The small band of Brexiters taking part in the March To Leave journey from Sunderland to London are reportedly running low on their supply of nourishing elven bread, or Lembas.
A small piece of the wholesome, ‘waybread’ was given to each participant, wrapped in a single Telperion leaf, by march organiser, Nigel ‘Galadriel’ Farage, before they set out on their quest to rescue Brexit from the dark forces of Parliamendor last Sunday.
A spokesman for the marchers, calling himself, Banksie Son Of Bloat, spoke to newsmen from outside his club in London’s Bloomsbury.
“I have been informed of the shortage of Lembas and will be doing everything in my power to ensure that a fresh supply is sent to the boys and girls as soon as I have received the necessary bank transfers from them”
When challenged about the sparsity of the participants, he explained that there were over a thousand to begin with but many had been picked off by fearsome Snowflake Ring Wraiths shortly after setting off from an inn, and by raiding parties of extreme left-wing Remoaner Orcs on the outskirts of Hartlepool
Newsmen later confronted, march organiser, Farage, and asked him why he wasn’t participating himself.
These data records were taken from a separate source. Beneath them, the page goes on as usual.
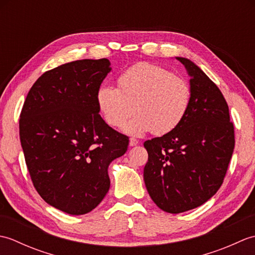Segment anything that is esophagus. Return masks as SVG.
Wrapping results in <instances>:
<instances>
[{"instance_id":"esophagus-1","label":"esophagus","mask_w":255,"mask_h":255,"mask_svg":"<svg viewBox=\"0 0 255 255\" xmlns=\"http://www.w3.org/2000/svg\"><path fill=\"white\" fill-rule=\"evenodd\" d=\"M139 141L136 138H130V140H129V145H130V147H134V145H137Z\"/></svg>"}]
</instances>
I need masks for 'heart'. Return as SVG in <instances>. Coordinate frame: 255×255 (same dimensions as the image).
<instances>
[{
	"mask_svg": "<svg viewBox=\"0 0 255 255\" xmlns=\"http://www.w3.org/2000/svg\"><path fill=\"white\" fill-rule=\"evenodd\" d=\"M192 102L191 86L186 80L169 70L149 62H140L127 69L118 78V88L100 86L96 103L107 125L123 126L130 134L152 131L162 136L170 132L185 118Z\"/></svg>",
	"mask_w": 255,
	"mask_h": 255,
	"instance_id": "heart-1",
	"label": "heart"
}]
</instances>
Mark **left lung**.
I'll return each instance as SVG.
<instances>
[{"label":"left lung","instance_id":"left-lung-1","mask_svg":"<svg viewBox=\"0 0 255 255\" xmlns=\"http://www.w3.org/2000/svg\"><path fill=\"white\" fill-rule=\"evenodd\" d=\"M176 59L191 77V106L174 130L143 143L145 187L155 205L170 214L194 209L213 197L235 149L234 124L218 86L191 60Z\"/></svg>","mask_w":255,"mask_h":255}]
</instances>
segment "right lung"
I'll list each match as a JSON object with an SVG mask.
<instances>
[{"label":"right lung","mask_w":255,"mask_h":255,"mask_svg":"<svg viewBox=\"0 0 255 255\" xmlns=\"http://www.w3.org/2000/svg\"><path fill=\"white\" fill-rule=\"evenodd\" d=\"M108 59L72 61L45 72L27 94L19 138L36 191L70 215L93 210L111 186L108 165L129 139L100 115L97 90L111 71Z\"/></svg>","instance_id":"1"}]
</instances>
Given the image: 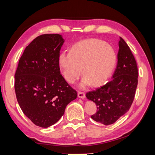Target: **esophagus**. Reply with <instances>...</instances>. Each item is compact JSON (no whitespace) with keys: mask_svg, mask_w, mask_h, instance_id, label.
Masks as SVG:
<instances>
[{"mask_svg":"<svg viewBox=\"0 0 155 155\" xmlns=\"http://www.w3.org/2000/svg\"><path fill=\"white\" fill-rule=\"evenodd\" d=\"M78 97L79 98H81V99H84V98L85 97V95L83 92L78 91Z\"/></svg>","mask_w":155,"mask_h":155,"instance_id":"obj_1","label":"esophagus"}]
</instances>
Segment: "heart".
I'll list each match as a JSON object with an SVG mask.
<instances>
[{"label": "heart", "mask_w": 155, "mask_h": 155, "mask_svg": "<svg viewBox=\"0 0 155 155\" xmlns=\"http://www.w3.org/2000/svg\"><path fill=\"white\" fill-rule=\"evenodd\" d=\"M59 65L66 80L74 83L82 72L81 89L100 86L110 77L117 63V55L112 47L100 39L90 38L72 45L69 53L59 55Z\"/></svg>", "instance_id": "obj_1"}]
</instances>
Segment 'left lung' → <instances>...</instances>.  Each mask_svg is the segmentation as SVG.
<instances>
[{
	"instance_id": "obj_1",
	"label": "left lung",
	"mask_w": 155,
	"mask_h": 155,
	"mask_svg": "<svg viewBox=\"0 0 155 155\" xmlns=\"http://www.w3.org/2000/svg\"><path fill=\"white\" fill-rule=\"evenodd\" d=\"M119 38L117 66L112 80L86 94L87 99L97 106L96 113L91 118L104 125L113 124L129 110L137 85L136 61L127 44Z\"/></svg>"
}]
</instances>
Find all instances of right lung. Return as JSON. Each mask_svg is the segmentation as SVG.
I'll return each mask as SVG.
<instances>
[{"mask_svg":"<svg viewBox=\"0 0 155 155\" xmlns=\"http://www.w3.org/2000/svg\"><path fill=\"white\" fill-rule=\"evenodd\" d=\"M62 36H38L28 45L15 74V91L24 114L43 128L54 125L77 93L60 74L59 55Z\"/></svg>","mask_w":155,"mask_h":155,"instance_id":"add662e5","label":"right lung"}]
</instances>
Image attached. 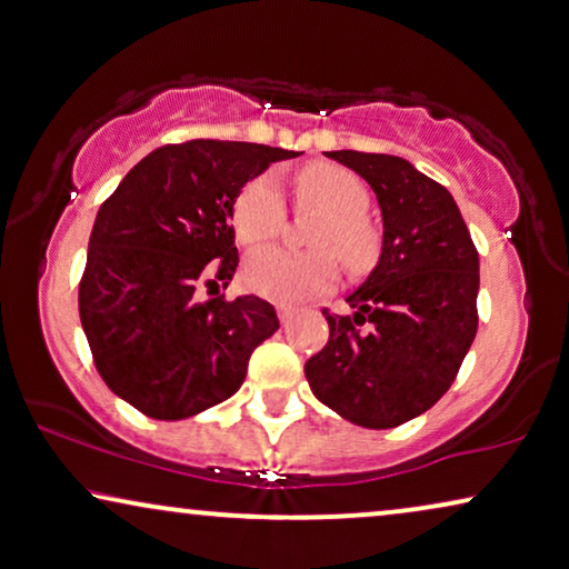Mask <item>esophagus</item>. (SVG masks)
<instances>
[{"mask_svg":"<svg viewBox=\"0 0 569 569\" xmlns=\"http://www.w3.org/2000/svg\"><path fill=\"white\" fill-rule=\"evenodd\" d=\"M277 316H279V320H282V323L287 326V323H290V320L295 318V310L290 308V305H277Z\"/></svg>","mask_w":569,"mask_h":569,"instance_id":"34e87169","label":"esophagus"}]
</instances>
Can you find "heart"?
Listing matches in <instances>:
<instances>
[{
	"label": "heart",
	"mask_w": 569,
	"mask_h": 569,
	"mask_svg": "<svg viewBox=\"0 0 569 569\" xmlns=\"http://www.w3.org/2000/svg\"><path fill=\"white\" fill-rule=\"evenodd\" d=\"M300 210H318L310 243L318 251L264 249L246 261V284L269 300L298 305L326 295L339 279V261L365 267L377 251V230L367 218L365 182L336 163H310L295 179ZM287 220V200L274 174H261L241 189L233 204V230L243 246H261L279 236Z\"/></svg>",
	"instance_id": "b5f03b06"
}]
</instances>
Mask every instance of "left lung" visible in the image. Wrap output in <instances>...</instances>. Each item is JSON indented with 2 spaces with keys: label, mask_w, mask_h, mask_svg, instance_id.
<instances>
[{
  "label": "left lung",
  "mask_w": 569,
  "mask_h": 569,
  "mask_svg": "<svg viewBox=\"0 0 569 569\" xmlns=\"http://www.w3.org/2000/svg\"><path fill=\"white\" fill-rule=\"evenodd\" d=\"M382 208L380 264L346 302L323 308L328 341L305 361L316 398L346 421L395 428L426 413L457 380L477 333L480 257L455 197L387 153L331 151Z\"/></svg>",
  "instance_id": "obj_1"
}]
</instances>
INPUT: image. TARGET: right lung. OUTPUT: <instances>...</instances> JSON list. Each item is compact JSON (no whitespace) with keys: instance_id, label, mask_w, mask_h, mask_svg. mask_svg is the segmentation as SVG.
<instances>
[{"instance_id":"1","label":"right lung","mask_w":569,"mask_h":569,"mask_svg":"<svg viewBox=\"0 0 569 569\" xmlns=\"http://www.w3.org/2000/svg\"><path fill=\"white\" fill-rule=\"evenodd\" d=\"M295 156L210 138L169 143L102 202L79 318L104 385L143 416L182 421L228 400L253 349L279 328L274 308L257 295L200 300L197 287L233 277L230 218L241 187Z\"/></svg>"}]
</instances>
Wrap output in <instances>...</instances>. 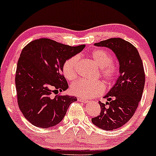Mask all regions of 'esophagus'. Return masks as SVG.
Instances as JSON below:
<instances>
[{"mask_svg":"<svg viewBox=\"0 0 156 156\" xmlns=\"http://www.w3.org/2000/svg\"><path fill=\"white\" fill-rule=\"evenodd\" d=\"M78 101L79 102H82V103H88V101L87 100H84V99H82V98H78Z\"/></svg>","mask_w":156,"mask_h":156,"instance_id":"1","label":"esophagus"}]
</instances>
He explained that he had been there the entire time but had been invisible because he’d been wearing the One Ring To Fool Them All.
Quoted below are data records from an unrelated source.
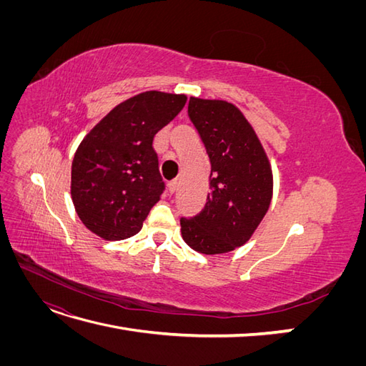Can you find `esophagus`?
<instances>
[{
    "mask_svg": "<svg viewBox=\"0 0 366 366\" xmlns=\"http://www.w3.org/2000/svg\"><path fill=\"white\" fill-rule=\"evenodd\" d=\"M177 187H179V180H172L168 183V189L171 194H174L177 191Z\"/></svg>",
    "mask_w": 366,
    "mask_h": 366,
    "instance_id": "esophagus-1",
    "label": "esophagus"
}]
</instances>
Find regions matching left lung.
Listing matches in <instances>:
<instances>
[{"instance_id":"8db88e82","label":"left lung","mask_w":366,"mask_h":366,"mask_svg":"<svg viewBox=\"0 0 366 366\" xmlns=\"http://www.w3.org/2000/svg\"><path fill=\"white\" fill-rule=\"evenodd\" d=\"M187 114L210 160V194L200 214L182 218L191 249L217 254L246 244L267 214L272 168L261 142L239 109L226 101L191 97Z\"/></svg>"}]
</instances>
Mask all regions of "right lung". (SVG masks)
I'll return each mask as SVG.
<instances>
[{
	"instance_id": "add662e5",
	"label": "right lung",
	"mask_w": 366,
	"mask_h": 366,
	"mask_svg": "<svg viewBox=\"0 0 366 366\" xmlns=\"http://www.w3.org/2000/svg\"><path fill=\"white\" fill-rule=\"evenodd\" d=\"M184 104V94L140 93L85 136L71 164V200L88 230L119 241L142 229L164 191L154 136Z\"/></svg>"
}]
</instances>
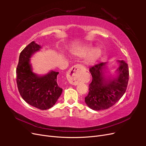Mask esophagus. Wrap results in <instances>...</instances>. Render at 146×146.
Instances as JSON below:
<instances>
[{
  "label": "esophagus",
  "instance_id": "1",
  "mask_svg": "<svg viewBox=\"0 0 146 146\" xmlns=\"http://www.w3.org/2000/svg\"><path fill=\"white\" fill-rule=\"evenodd\" d=\"M82 69L80 65H75L68 72V81L73 85H77L82 82Z\"/></svg>",
  "mask_w": 146,
  "mask_h": 146
}]
</instances>
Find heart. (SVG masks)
Returning a JSON list of instances; mask_svg holds the SVG:
<instances>
[{"label":"heart","mask_w":146,"mask_h":146,"mask_svg":"<svg viewBox=\"0 0 146 146\" xmlns=\"http://www.w3.org/2000/svg\"><path fill=\"white\" fill-rule=\"evenodd\" d=\"M91 52L89 56V62L90 63H94L98 60L102 55V49L100 47H96L93 48L91 45H88L83 47L79 48L76 51V54L78 55H85Z\"/></svg>","instance_id":"b5f03b06"}]
</instances>
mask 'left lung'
Returning a JSON list of instances; mask_svg holds the SVG:
<instances>
[{
	"mask_svg": "<svg viewBox=\"0 0 146 146\" xmlns=\"http://www.w3.org/2000/svg\"><path fill=\"white\" fill-rule=\"evenodd\" d=\"M115 77H106L107 63L98 64L90 69L92 82L89 92L85 98L91 109L99 111L108 109L115 104L125 92L129 81V66L123 60H119Z\"/></svg>",
	"mask_w": 146,
	"mask_h": 146,
	"instance_id": "1",
	"label": "left lung"
}]
</instances>
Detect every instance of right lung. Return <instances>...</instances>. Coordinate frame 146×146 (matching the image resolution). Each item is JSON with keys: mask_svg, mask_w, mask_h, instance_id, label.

He then slipped a gold band on his middle finger and disappeared into a wine bar in swish, Minas Mayfair.
Apologies to our valued friends from foreign lands who won’t have a clue as to what we’re taking the piss out of here. It’s basically a bunch of fuckwits trudging through the rain in support of a policy that will bring our country down to the level of a 3rd World banana republic without any bananas.